Hints of trouble had been rumbling through Belgrade for months. Last January the Serbian Central Committee darkly warned of "chauvinistic, nationalistic, localist interferences" with Yugo slavian economic reforms. In February, President Tito himself struck out against unnamed party members who were "sabotaging" the nation's future. Who were the villains obstructing the dramatic social and economic changes that have swept Yugoslavia over the past decade? Last week they were revealed.

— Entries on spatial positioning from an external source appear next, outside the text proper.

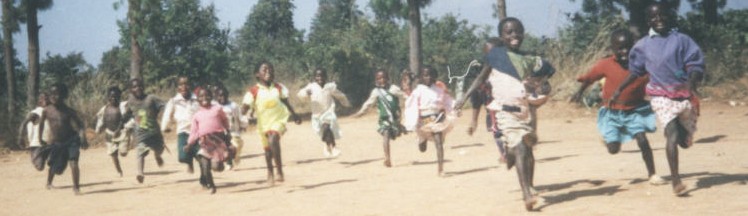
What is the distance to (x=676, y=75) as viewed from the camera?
5.68m

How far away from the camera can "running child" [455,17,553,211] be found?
5602 mm

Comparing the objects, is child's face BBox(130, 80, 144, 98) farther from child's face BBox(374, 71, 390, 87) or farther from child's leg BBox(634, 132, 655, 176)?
child's leg BBox(634, 132, 655, 176)

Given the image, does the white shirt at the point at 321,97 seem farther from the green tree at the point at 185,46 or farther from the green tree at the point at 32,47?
the green tree at the point at 185,46

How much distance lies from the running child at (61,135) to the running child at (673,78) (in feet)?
21.7

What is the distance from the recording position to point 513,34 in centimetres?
570

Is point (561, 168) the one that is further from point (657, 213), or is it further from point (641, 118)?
point (657, 213)

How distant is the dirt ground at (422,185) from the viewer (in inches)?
227

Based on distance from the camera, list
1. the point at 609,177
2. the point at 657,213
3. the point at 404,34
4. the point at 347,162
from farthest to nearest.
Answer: the point at 404,34 → the point at 347,162 → the point at 609,177 → the point at 657,213

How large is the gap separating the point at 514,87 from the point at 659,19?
4.37ft

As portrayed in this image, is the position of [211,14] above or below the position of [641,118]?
above

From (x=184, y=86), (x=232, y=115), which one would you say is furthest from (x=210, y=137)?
(x=232, y=115)

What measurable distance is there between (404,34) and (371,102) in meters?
39.2

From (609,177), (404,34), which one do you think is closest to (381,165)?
(609,177)

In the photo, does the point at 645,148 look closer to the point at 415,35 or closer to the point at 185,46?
the point at 415,35
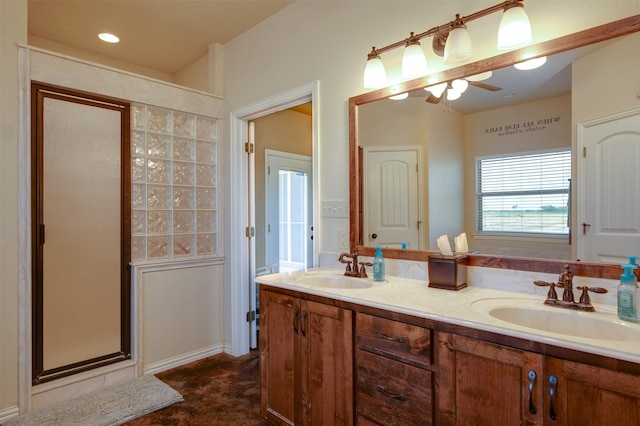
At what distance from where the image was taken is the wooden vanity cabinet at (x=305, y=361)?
159cm

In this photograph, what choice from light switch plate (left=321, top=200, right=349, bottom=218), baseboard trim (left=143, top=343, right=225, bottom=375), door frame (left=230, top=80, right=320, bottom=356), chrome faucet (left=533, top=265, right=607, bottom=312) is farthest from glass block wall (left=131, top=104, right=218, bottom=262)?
chrome faucet (left=533, top=265, right=607, bottom=312)

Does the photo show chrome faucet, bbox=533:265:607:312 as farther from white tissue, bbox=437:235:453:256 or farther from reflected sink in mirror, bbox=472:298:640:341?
white tissue, bbox=437:235:453:256

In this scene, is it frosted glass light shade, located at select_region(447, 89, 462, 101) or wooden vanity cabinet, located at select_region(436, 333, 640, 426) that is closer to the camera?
wooden vanity cabinet, located at select_region(436, 333, 640, 426)

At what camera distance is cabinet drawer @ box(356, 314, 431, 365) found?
133 cm

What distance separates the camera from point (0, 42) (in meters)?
2.05

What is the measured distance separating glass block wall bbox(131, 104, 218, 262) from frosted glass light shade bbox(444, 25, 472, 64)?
2.17m

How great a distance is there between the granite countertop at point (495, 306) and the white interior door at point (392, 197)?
12.2 inches

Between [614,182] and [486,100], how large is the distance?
650 millimetres

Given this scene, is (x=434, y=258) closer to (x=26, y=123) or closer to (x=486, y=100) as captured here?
(x=486, y=100)

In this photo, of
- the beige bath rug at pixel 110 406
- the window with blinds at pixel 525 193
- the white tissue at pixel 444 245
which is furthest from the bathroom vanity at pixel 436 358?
the beige bath rug at pixel 110 406

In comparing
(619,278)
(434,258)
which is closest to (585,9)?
(619,278)

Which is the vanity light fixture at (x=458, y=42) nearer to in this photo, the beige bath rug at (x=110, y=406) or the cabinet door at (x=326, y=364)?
the cabinet door at (x=326, y=364)

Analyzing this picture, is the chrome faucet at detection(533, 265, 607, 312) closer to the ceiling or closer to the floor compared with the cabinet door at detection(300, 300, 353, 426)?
closer to the ceiling

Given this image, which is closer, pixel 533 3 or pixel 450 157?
pixel 533 3
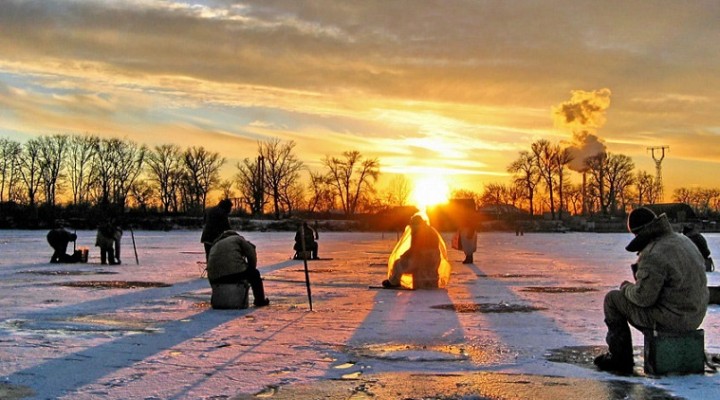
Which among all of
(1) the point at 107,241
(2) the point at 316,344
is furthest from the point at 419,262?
(1) the point at 107,241

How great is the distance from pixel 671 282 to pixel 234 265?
23.4 feet

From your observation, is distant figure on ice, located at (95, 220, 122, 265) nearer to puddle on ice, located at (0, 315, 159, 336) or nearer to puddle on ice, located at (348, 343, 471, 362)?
puddle on ice, located at (0, 315, 159, 336)

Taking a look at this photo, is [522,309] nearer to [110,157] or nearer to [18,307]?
[18,307]

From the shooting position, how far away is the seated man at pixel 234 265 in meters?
11.9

The news came from the sunny Adri atic island of Brioni, 340 miles from Belgrade, where the 75-year-old Tito called together a 155-man plenum of the Yugoslav Central Committee to name names and prefer charges. The leading plotter turned out to be Tito's erstwhile heir apparent, Vice President Aleksandar Ranković, 56. Tito accused his former guerrilla lieutenant of "conspiracy" to undermine Yugoslavia's economic reforms, of encouraging "damaging activity" by the state security police, and—most shocking—of bugging Tito's own home. Within eight hours Ranković had resigned, and—while denying the eavesdropping charge—had admitted that he was "morally and politically" at fault. With Ranković went Secret Police Boss Svetislav Stefanović, 55, whose ubiquitous UDBA spy network had kept a tough, unrelenting grip on Yugoslavia since 1946. In one stroke, Tito had dismantled the entire upper echelon of his secret police—a move unparalleled in the Communist world since Khrushchev destroyed Soviet Top Cop Lavrenty Beria in 1953.

The scope of the "conspiracy" against Tito was reflected in his choice of Brioni as the site of the purge. Both Ranković and Stefanović are Serbians—the dominant race in Yugoslavia's six-nation mix*—and Belgrade itself is the old Serb capital. Tito may well have feared that by denouncing Ranković on his home ground, he might trigger a Serb uprising.

Deviations & Anomalies. That the crisis had been long abuilding was reflected in Tito's speech to the plenum. He harked back to a three-day meeting in 1962 where secret-police powers had been harshly criticized. "On that occasion," Tito recalled last week, "we established more or less what these various deviations and anomalies were. It seems to me that we made a mistake at that time not to have gone to the end. We stopped halfway owing to certain tendencies toward compromise." By purging Ranković, Tito finally moved beyond the halfway house in reforming Yugoslav Communism.